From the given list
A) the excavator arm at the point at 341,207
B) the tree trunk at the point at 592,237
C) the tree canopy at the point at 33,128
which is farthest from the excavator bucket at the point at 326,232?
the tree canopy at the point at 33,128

§ Work to do
Reproduce the material above word for word, line by line.

§ Output for this task
From the given list
A) the excavator arm at the point at 341,207
B) the tree trunk at the point at 592,237
C) the tree canopy at the point at 33,128
which is farthest from the excavator bucket at the point at 326,232?
the tree canopy at the point at 33,128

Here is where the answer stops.